«È la prima volta – spiega Antonio Florio – che dirigo L’Orfeo, ma al Monteverdi teatrale mi sono già avvicinato con L’incoronazione di Poppea. Sono due titoli assai distanti per approccio ed esiti, sembrano scritti da autori diversi».
Può spiegarci cosa intende?
«L’Orfeo appartiene ad una fase monteverdiana giovanile e resta parzialmente in bilico tra stile antico (quello della cosiddetta “prima pratica”) e innovazione barocca (la “seconda pratica”). In quest’opera troviamo spesso accordi orchestrali scritti in dissonanza sulla linea di canto, tuttavia l’effetto finale è di assoluta perfezione. Formalmente, L’Orfeo anticipa alcuni tratti che saranno sviluppati, in seguito, pure in ambito madrigalistico, ma ciò non toglie che esso suggelli, emblematicamente e prima di tutto, la straordinaria esperienza rinascimentale italiana».
Monteverdi utilizza un’orchestra insolitamente grande per l’epoca
«Non solo la strumentazione è generosa, ma anche accurata come mai si era visto fino a quel momento e come per molto tempo, in seguito, non si vedrà. La partitura, infatti, indica esattamente quali debbano essere gli strumenti coinvolti, il che denota l’esigenza precisa, da parte dell’autore, di ottenere determinati colori, e non altri, in funzione drammaturgica».
L’eterno problema del terzo millennio è come ricreare quei suoni, appunto, su strumenti moderni
«Sarebbe riduttivo restringere il discorso interpretativo ad una questione di numero e tipo di strumenti. Anche nel Seicento, la dimensione dell’orchestra variava in considerazione del luogo d’esecuzione, e se la funzione teatrale della musica era inequivocabile, non si può dire lo stesso per il tipo di suono. Motivo per il quale, certi integralismi di oggi rischiano di apparire poco pertinenti».
In generale, però, parliamo di un’opera legata ad un altro gusto, ad altre modalità di fruizione rispetto alle nostre
«La sfida, quando si porta in scena L’Orfeo, consiste nel trovare il punto d’equilibrio tra sensibilità moderna e credibilità storica delle forme. Questo è compito del regista e del direttore d’orchestra».

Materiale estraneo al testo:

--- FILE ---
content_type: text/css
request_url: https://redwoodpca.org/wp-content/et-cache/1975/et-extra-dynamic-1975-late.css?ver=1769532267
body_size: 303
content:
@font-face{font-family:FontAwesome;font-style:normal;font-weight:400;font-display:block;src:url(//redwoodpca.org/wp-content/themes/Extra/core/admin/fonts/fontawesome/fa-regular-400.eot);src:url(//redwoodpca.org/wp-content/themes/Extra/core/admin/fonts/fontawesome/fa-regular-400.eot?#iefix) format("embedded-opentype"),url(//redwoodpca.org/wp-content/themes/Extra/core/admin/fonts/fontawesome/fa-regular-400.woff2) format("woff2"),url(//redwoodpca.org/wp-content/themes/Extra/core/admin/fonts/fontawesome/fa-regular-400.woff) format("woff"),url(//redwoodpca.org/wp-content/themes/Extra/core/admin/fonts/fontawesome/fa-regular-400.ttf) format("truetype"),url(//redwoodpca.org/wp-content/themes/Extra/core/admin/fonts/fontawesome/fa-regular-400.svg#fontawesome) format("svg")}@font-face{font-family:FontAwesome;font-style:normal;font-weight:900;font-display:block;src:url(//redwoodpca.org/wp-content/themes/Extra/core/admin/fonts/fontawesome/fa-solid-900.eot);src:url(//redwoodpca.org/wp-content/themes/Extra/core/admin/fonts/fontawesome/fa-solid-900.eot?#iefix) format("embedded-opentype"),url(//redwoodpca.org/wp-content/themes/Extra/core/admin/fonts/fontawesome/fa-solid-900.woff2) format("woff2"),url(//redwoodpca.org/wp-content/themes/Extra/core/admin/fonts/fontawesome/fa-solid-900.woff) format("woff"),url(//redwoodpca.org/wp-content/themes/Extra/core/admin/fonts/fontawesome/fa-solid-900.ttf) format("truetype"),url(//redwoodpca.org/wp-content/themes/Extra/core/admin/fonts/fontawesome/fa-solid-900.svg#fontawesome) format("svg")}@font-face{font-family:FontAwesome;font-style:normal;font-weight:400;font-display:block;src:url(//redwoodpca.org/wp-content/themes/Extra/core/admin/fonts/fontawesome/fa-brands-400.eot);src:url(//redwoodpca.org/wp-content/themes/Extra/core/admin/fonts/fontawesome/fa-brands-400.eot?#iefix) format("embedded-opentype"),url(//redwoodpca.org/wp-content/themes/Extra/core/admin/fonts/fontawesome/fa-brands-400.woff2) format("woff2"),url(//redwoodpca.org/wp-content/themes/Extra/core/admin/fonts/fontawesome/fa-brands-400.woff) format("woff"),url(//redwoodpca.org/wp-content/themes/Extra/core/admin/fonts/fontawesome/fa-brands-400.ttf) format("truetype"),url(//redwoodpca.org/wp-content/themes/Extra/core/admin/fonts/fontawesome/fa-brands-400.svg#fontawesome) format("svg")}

In breve, limitandoci alla musica, come si ottiene il risultato?
«Diventa fondamentale acquisire confidenza con il repertorio: da qui discende la capacità di operare le giuste scelte dinamiche, di trovare l’articolazione adatta o, ancora, riconoscere peso drammatico ad un recitativo che, ne L’Orfeo, esibisce immediatezza e vivacità straordinarie».
Lei è abituato da molti anni a lavorare con complessi di riferimento in una dimensione privilegiata e quasi laboratoriale: come vive, allora, quest’esperienza al Regio?
«Senza apprensioni particolari, direi. Chiaramente l’assiduità del rapporto rappresenta un optional prezioso, ma ricreare il giusto gioco di squadra – perché di questo stiamo parlando – non è mai difficile in un contesto sano».